• [AIM 1] List every measurement with a unit of length that the blizzard blog post gives, with the number and unit as the post writes them.

• [SELECTED EXTRACT]
A blizzard & not the Diary Queen kind

Friday, February 16th, 2007

This week, I experienced the first “blizzard” of my adult life. The only time I can remember receiving as much snow was when I was about 8 or 9 and our car got stuck coming home from an Odyssey of the Mind tournament. I was completely swallowed by a snow drift that day. I remember back then the snow seemed fun. This week, it was anything but.

To make a long story — and more stories about the weather than anyone should ever have to stomach — short, it sucked. Lafayette landed with about 17 inches of snow total. (It was really only about 14.5″ on top of the snow we already had.) But it was bitterly cold and windy. Tuesday driving home, I remember I couldn’t see 100 feet in front of me. I was so sure I’d get stuck or hit or something. Listening to the scanner all day we literally could not even begin to keep up with the injury accidents coming across. It shut down the interstate for several hours.

• [AIM 2] Extract the rows from the line containing "In this image, which of" through the last line of the rows, both ends included.

• [ENTRIES SUPPLIED]
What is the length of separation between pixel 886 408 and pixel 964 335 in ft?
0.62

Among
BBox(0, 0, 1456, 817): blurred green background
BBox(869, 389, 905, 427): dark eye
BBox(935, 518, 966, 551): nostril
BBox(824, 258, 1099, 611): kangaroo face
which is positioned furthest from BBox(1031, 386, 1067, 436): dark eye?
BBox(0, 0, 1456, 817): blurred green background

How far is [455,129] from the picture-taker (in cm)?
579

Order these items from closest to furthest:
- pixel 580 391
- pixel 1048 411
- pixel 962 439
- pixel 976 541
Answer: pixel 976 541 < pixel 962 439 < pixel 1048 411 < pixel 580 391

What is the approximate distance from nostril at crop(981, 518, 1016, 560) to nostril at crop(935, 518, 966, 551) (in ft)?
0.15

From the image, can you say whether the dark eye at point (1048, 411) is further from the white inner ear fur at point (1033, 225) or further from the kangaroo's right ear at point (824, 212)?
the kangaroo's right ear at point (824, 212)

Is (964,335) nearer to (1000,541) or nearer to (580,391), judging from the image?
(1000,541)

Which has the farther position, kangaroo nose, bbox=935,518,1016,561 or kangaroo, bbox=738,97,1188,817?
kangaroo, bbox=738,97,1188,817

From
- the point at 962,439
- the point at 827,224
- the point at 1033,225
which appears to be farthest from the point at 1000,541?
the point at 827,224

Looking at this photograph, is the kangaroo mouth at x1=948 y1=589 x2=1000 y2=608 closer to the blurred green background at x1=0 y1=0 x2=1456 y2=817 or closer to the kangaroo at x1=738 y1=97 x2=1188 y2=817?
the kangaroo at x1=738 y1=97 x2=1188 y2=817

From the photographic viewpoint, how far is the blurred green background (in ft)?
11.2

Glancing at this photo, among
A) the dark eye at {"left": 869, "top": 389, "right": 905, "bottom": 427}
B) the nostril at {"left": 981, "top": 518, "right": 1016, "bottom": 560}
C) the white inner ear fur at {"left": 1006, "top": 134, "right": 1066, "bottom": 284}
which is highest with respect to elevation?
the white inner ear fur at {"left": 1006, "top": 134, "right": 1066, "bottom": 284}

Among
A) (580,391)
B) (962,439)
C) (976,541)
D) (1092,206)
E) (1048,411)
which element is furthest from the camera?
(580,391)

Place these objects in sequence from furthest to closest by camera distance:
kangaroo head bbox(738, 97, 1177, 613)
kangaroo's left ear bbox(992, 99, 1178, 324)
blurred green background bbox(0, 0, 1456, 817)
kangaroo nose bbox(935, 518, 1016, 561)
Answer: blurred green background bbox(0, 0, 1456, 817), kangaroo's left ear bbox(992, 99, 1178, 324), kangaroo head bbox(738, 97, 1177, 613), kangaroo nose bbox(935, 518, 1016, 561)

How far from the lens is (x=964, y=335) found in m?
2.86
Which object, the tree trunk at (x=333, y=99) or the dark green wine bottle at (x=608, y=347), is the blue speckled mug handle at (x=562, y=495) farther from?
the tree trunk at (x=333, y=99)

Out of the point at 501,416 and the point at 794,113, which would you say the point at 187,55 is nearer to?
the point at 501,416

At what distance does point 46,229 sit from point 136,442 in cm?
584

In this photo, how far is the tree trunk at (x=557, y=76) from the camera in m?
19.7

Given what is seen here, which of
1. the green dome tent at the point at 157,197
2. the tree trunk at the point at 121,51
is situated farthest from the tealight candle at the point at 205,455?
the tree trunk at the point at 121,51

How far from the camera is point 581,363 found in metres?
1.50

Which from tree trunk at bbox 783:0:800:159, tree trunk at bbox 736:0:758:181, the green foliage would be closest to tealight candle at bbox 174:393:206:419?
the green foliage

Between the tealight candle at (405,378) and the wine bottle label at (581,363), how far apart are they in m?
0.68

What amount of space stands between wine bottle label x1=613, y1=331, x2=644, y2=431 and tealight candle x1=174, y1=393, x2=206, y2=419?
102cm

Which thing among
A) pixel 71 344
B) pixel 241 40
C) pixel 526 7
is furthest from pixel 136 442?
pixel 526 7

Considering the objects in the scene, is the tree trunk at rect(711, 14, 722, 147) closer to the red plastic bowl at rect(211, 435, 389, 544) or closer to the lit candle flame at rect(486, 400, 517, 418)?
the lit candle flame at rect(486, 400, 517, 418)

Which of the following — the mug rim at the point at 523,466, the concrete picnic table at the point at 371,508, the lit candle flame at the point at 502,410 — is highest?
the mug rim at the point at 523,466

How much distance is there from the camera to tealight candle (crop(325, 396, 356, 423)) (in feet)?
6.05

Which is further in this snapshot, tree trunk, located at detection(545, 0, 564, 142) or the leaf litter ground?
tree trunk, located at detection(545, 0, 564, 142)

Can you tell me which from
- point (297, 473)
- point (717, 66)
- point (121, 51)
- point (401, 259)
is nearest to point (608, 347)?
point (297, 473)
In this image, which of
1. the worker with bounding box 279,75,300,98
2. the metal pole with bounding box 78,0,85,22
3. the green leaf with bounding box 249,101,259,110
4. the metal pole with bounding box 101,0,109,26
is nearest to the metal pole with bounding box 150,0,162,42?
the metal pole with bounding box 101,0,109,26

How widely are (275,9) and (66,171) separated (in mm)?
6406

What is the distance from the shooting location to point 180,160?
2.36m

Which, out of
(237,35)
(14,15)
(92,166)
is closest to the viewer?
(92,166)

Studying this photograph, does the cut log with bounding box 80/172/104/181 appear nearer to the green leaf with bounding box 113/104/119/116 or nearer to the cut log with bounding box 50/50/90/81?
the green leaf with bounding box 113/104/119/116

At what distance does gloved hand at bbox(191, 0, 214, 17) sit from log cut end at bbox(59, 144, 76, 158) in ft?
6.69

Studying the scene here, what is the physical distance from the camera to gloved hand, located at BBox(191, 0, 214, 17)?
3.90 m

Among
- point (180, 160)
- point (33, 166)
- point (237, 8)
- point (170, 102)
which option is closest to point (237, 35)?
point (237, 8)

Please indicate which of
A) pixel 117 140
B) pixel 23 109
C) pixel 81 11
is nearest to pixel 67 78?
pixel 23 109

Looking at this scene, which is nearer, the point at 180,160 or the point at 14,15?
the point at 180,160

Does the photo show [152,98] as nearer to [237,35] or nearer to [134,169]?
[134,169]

• [TASK ANSWER 1]
- 17 inches
- 14.5″
- 100 feet

• [TASK ANSWER 2]
In this image, which of
1. the worker with bounding box 279,75,300,98
2. the metal pole with bounding box 78,0,85,22
3. the green leaf with bounding box 249,101,259,110
4. the metal pole with bounding box 101,0,109,26
is nearest to the metal pole with bounding box 150,0,162,42?
the metal pole with bounding box 101,0,109,26

How widely are (275,9) and (66,171) separated (in mm)?
6406

What is the distance from the shooting location to point 180,160?
2.36m

Which, out of
(237,35)
(14,15)
(92,166)
is closest to the viewer?
(92,166)

Studying this photograph, does the cut log with bounding box 80/172/104/181 appear nearer to the green leaf with bounding box 113/104/119/116 or nearer to the cut log with bounding box 50/50/90/81?
the green leaf with bounding box 113/104/119/116

At what distance does gloved hand at bbox(191, 0, 214, 17) sit from log cut end at bbox(59, 144, 76, 158) in ft?
6.69

Studying the scene here, what is the physical distance from the camera to gloved hand, located at BBox(191, 0, 214, 17)?
3.90 m

Among
- point (180, 160)
- point (33, 166)
- point (237, 8)
- point (170, 102)
which option is closest to point (237, 35)?
point (237, 8)

Please indicate which of
A) pixel 117 140
B) pixel 23 109
C) pixel 81 11
is nearest to pixel 67 78?
pixel 23 109

Looking at this scene, which is nearer, the point at 180,160 or the point at 14,15?
the point at 180,160

Does the photo show [152,98] as nearer to [237,35] or nearer to [134,169]?
[134,169]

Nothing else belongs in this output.